A menagerie of text ‘attack’ libraries

In image classifiers, a huge library of image augmentation tools crop, rotate, and otherwise edit input images to add variety to the training data and make classifiers more robust.
It’s reasonable to think that a similar technique could improve text data, but editing a sentence is more than moving pixels in x/y/color space. Changing one word or one letter can render a sentence incoherent or flip its meaning.

Note: there is some evidence that nonsensical data can help with some tasks — in Does Pretraining for Summarization Require Knowledge Transfer?, authors Krishna, Bigham, and Lipton show this for text summarization, and Uber has experimented with ‘Generative Teaching Networks’ with unreadable digits. But there’s debate about whether this is trains a robust model.

Text mutation libraries can have very different functions, such as adversarial ‘attacks’ against models, or those which add data before training. I’m going to talk about all of them here under that ‘mutation’ label.

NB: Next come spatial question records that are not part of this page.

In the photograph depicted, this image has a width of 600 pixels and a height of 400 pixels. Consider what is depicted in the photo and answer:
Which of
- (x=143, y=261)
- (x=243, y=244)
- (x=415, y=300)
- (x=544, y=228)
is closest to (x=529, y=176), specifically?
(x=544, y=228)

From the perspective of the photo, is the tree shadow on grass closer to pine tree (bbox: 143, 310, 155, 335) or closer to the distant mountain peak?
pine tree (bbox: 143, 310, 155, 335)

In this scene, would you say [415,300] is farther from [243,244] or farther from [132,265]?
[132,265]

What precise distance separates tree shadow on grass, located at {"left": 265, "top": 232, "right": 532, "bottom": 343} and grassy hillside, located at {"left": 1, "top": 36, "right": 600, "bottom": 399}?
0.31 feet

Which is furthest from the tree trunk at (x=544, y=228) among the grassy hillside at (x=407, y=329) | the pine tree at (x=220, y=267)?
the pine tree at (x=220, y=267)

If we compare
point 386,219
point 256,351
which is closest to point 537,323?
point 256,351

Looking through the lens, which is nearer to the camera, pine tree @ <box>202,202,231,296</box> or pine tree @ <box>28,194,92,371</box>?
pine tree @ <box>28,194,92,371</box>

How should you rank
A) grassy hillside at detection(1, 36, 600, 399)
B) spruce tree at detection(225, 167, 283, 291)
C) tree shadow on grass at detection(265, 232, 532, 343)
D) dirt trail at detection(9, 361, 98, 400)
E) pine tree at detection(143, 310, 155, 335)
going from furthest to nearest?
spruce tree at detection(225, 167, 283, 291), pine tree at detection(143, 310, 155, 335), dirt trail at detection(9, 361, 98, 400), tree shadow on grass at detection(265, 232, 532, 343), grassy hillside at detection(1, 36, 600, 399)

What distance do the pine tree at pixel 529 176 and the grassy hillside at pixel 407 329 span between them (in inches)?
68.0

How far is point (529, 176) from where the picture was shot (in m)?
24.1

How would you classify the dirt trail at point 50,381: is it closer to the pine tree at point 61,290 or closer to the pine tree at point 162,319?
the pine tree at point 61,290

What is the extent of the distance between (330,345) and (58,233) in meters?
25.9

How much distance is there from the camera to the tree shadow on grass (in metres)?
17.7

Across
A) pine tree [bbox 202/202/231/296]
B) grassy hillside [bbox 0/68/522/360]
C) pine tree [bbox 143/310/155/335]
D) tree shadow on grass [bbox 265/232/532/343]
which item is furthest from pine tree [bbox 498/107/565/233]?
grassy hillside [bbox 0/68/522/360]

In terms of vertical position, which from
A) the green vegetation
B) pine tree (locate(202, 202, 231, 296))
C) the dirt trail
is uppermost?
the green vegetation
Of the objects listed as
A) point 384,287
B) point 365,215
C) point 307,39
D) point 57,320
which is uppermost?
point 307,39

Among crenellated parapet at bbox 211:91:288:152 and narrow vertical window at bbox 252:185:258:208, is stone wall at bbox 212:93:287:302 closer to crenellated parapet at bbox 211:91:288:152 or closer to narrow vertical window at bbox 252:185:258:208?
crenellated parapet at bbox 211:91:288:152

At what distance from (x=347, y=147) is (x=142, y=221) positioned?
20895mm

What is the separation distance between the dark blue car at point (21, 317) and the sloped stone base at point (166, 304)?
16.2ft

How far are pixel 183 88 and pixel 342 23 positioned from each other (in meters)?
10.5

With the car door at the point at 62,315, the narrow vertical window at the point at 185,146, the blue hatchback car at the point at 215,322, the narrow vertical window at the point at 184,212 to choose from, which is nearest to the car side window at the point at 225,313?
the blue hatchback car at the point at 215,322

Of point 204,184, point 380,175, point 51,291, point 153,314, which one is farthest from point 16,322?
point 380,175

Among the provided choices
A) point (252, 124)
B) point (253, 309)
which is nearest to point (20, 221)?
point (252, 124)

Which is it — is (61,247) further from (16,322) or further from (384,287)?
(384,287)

This is one of the best-known libraries, with 1,700+ stars. It’s hosted by the QData team at University of Virginia. They have a ‘model zoo’ which shows which pretrained models and metrics you can expect after running the permutations / attacks.


This library was recently updated by the Natural Language Processing Lab at Tsinghua University. There is integration with HuggingFace models and datasets, which implies it could support almost any English or Chinese transformer model, and also older NLTK / other classifiers.

EDA: Easy Data Augmentation

This is our first option where we’re not reading into the model, but editing text to diversify our training data. The paper’s authors come from Carnegie Mellon, Google, MILA, and Dartmouth. A Chinese implementation has more stars than this original repo.

The techniques are simple: synonyms, random insertions, random swaps, and random deletion.


Hosted by University of Pretoria, this augmentation library can replace words with synonyms from WordNet or Word2Vec, or run a sentence through a translator and back to vary it. I recently saw Dr. Vukosi Marivate is looking for collaborators to update gensim and add features.


Code for a recent paper from researchers at Auburn University and UC Berkeley. They look for nearest-neighbors inside of the embeddings to generate similar text which confounds the model.


Code for a recent paper from Facebook Research. They also use gradients to find words to defeat the classifier.

I found the generated text to not be so realistic, or different enough to be worth changing the output class?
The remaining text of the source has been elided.